Selain itu, ada faktor risiko lain yang perlu diwaspadai, seperti faktor keturunan, tidur dalam posisi telentang, mengalami stres, menderita gangguan bipolar, kram kaki pada malam hari, serta penyalahgunaan obat-obatan.
Walaupun jarang terjadi, kelumpuhan masa tidur ini juga bisa maenjadi gejala narkolepsi, yaitu gangguan tidur yang menyebabkan penderitanya mengalami kesulitan untuk tetap terjaga lebih dari 3-4 jam.
Kelumpuhan otot memicu ketindihan
Otot menjadi tidak aktif saat tidur merupakan hal yang normal terjadi. Saat mengalami ketindihan, ketidakaktifan otot berlanjut untuk beberapa saat dari masa tidur ke masa sadar.
Ketika mengalami ketindihan, ada kemungkinan juga menyebabkan seseorang merasa sulit bernapas. Selain itu, tidak jarang juga ada yang merasakan sensasi lain, misalnya merasa ada sosok lain bersamanya. Ini merupakan jenis halusinasi yang umum terjadi.
Terdapat dua jenis sleep paralysis yang perlu diketahui, yaitu :
- Hypnagogic sleep paralysis. Kelompuhan atau paralysis ini terjadi sebelum seseorang tertidur sepenuhnya. Umumnya ketika menjelang tidur, tubuh akan terasa makin rileks dan perlahan-lahan kehilangan kesadaran.

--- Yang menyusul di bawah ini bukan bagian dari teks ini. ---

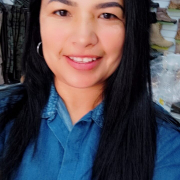 LadyDee69
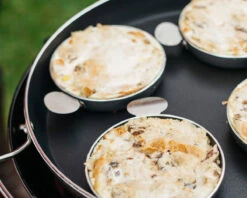 Cadac Tapas Set 8 Cadac Tapas Set -Camping Sale Shop Tapas Set food 2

Bagi seseorang yang mengalami hypnagogic sleep paralysis, dirinya tetap sadar, tetapi dia tidak bisa berbicara atau menggerakkan tubuhnya.
- Hypnopompic sleep paralysis. Kelumpuhan jenis ini terhadi ketika seseorang tersadar pada akhir masa tidur. Umumnya, masa tdiru terbagi menjadi 2, yaitu NREM (non-rapid eye movement) dan REM (rapid eye movement). Porsi NREM adalah sekitar 75% dari masa tidur, sedangkan sisanya menjadi masa REM. Ketika seseorang tersadar sebeum masa REM berakhir, maka pada saat itulah bisa terjadi hypnopompic sleep paralysis.

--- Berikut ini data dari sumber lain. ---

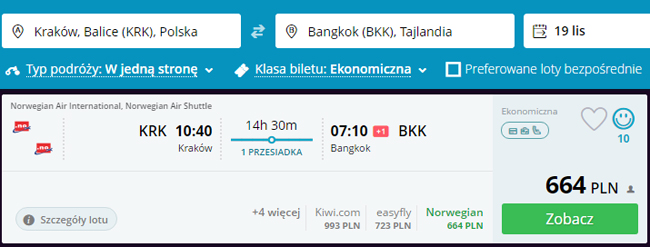bkk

Kelumpuhan pasa saat tidur seringkali tidak memerlukan penanganan khusus. Namun, segera periksakan diri Anda jika kemungkinan beberapa hal, seperti merasa lelah seharian, rasa cemas atau khawatir berlebihan, dan tidak dapat tidur semalaman.
Penggunaan obat-obatan hanya boleh dilakukan berdasarkan saran dokter. Kemungkinan dokter akan memberi obat antidepresan untuk membantu mengatasi hal tersebut.
Selain itu, beberapa perubahan kebiasaan juga sering kali efektif untuk mengatasi fenomena ketindihan. Seperti memastikan terpenuhinya waktu yang dibutuhkan untuk tidur, yaitu sekitar 6-8 jam setiap malam, memperbaiki lingkungan tempat tidur, atau mulai tidur dan bangun pada jam yang sama secara teratur.
Pola hidup sehat lain juga bisa mengurnagi kemungkinan sleep paralysis, seperti olahraga secara teratur, mengurangi konsumsi kafein, menghindari konsumsi minuman beralkohol, dan berhenti merokok. Namun, jika gejala terus berlanjut dan mulai mengganggu, sebaiknya segera konsultasikan dengan dokter untuk mendapatkan solusi terbaik.